◆ **Problem 1**
Transcribe the part of the glmer thread that opens with the words containing "In my actual" and closes with "abundance between sites?".
◆ **Problem 2**
Rewrite the glmer thread's paragraph beginning "When applying the glht argument" in shorter form while keeping its main facts.

[Page text — start]

[R-sig-ME] lme4 glmer general help wanted - code included

Fri Dec 7 14:34:17 CET 2012

Hi Thierry,

One final question:

In my actual dataset, length(coef(model)) = 16 rather than 4 as in the example below.

When applying the glht argument, do you know how best to specify the linfct matrix argument if I just wanted to test my 'site' related hypothesis: is there a difference in abundance between sites?

Many thanks,

----------------------------------------
> From: nebstah at hotmail.com
> To: thierry.onkelinx at inbo.be; r-sig-mixed-models at r-project.org
> Subject: RE: [R-sig-ME] lme4 glmer general help wanted - code included
> Date: Fri, 7 Dec 2012 12:45:02 +0000
>
> Thanks again.
>
> No the data were not real; I simplified them for the list.
>
> Thanks for your assistance,
>
> ----------------------------------------
> > From: Thierry.ONKELINX at inbo.be
> > To: nebstah at hotmail.com; r-sig-mixed-models at r-project.org
> > Subject: RE: [R-sig-ME] lme4 glmer general help wanted - code included
> > Date: Fri, 7 Dec 2012 11:21:51 +0000
> >
> > Have a look at http://glmm.wikidot.com/faq and look for (should I treat factor xxx as fixed or random).
> >
> > Did you post your real data? Is so there is hardly any difference among the replicates. In that case I would aggregate the replicates prior to analysis.
> >
> > ir. Thierry Onkelinx
> > Instituut voor natuur- en bosonderzoek / Research Institute for Nature and Forest
> > team Biometrie & Kwaliteitszorg / team Biometrics & Quality Assurance
> > Kliniekstraat 25
> > 1070 Anderlecht
> > Belgium
> > + 32 2 525 02 51
> > + 32 54 43 61 85
> > Thierry.Onkelinx at inbo.be
> > www.inbo.be
> >
> > To call in the statistician after the experiment is done may be no more than asking him to perform a post-mortem examination: he may be able to say what the experiment died of.
> > ~ Sir Ronald Aylmer Fisher
> >
> > The plural of anecdote is not data.
> > ~ Roger Brinner
> >
> > The combination of some data and an aching desire for an answer does not ensure that a reasonable answer can be extracted from a given body of data.
> > ~ John Tukey
> >
> >
> > -----Oorspronkelijk bericht-----
> > Van: Rob Bodin [mailto:nebstah at hotmail.com]
> > Verzonden: vrijdag 7 december 2012 11:07
> > Aan: ONKELINX, Thierry; r-sig-mixed-models at r-project.org
> > Onderwerp: RE: [R-sig-ME] lme4 glmer general help wanted - code included
> >
> > Thanks Thierry, that's very useful.

[Page text — finish]
[Given entries — start]

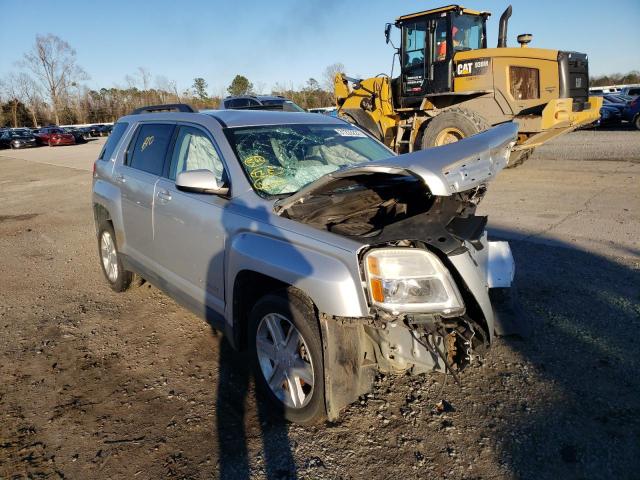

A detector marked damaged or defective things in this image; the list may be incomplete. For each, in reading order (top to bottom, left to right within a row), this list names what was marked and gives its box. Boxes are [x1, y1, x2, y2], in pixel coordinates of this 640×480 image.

shattered windshield [228, 124, 392, 195]
severely damaged hood [276, 123, 520, 215]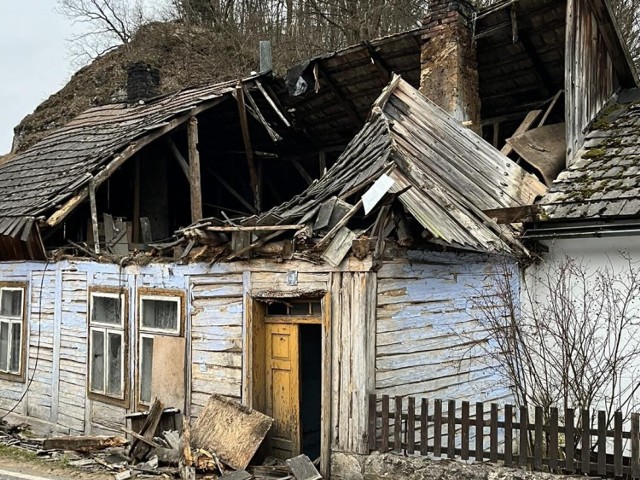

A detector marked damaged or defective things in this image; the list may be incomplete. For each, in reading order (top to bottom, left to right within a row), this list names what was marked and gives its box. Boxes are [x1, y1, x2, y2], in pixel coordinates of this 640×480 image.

broken rafter [236, 84, 262, 212]
broken wooden board [504, 122, 564, 186]
broken window pane [0, 288, 22, 318]
broken window pane [92, 294, 122, 324]
broken window pane [142, 298, 178, 332]
broken wooden board [151, 336, 186, 410]
broken wooden board [42, 436, 127, 452]
broken wooden board [188, 394, 272, 468]
broken wooden board [288, 454, 322, 480]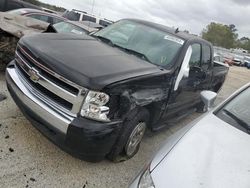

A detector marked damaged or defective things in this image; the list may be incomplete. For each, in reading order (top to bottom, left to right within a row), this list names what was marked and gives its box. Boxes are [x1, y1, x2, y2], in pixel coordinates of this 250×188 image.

damaged headlight area [81, 90, 110, 122]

[Given entries — finish]

◆ **Result 1**
In my actual dataset, length(coef(model)) = 16 rather than 4 as in the example below.

When applying the glht argument, do you know how best to specify the linfct matrix argument if I just wanted to test my 'site' related hypothesis: is there a difference in abundance between sites?

◆ **Result 2**
How should the linfct matrix argument of glht be specified to test only the site hypothesis, namely whether abundance differs between sites?